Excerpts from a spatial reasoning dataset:
────

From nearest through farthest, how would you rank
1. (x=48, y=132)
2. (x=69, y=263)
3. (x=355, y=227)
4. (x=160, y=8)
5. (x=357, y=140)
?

────

Rewrite every line of the rows above as a numbered list, leaving out any blank lines.

● **Right answer**:
1. From nearest through farthest, how would you rank
2. 1. (x=48, y=132)
3. 2. (x=69, y=263)
4. 3. (x=355, y=227)
5. 4. (x=160, y=8)
6. 5. (x=357, y=140)
7. ?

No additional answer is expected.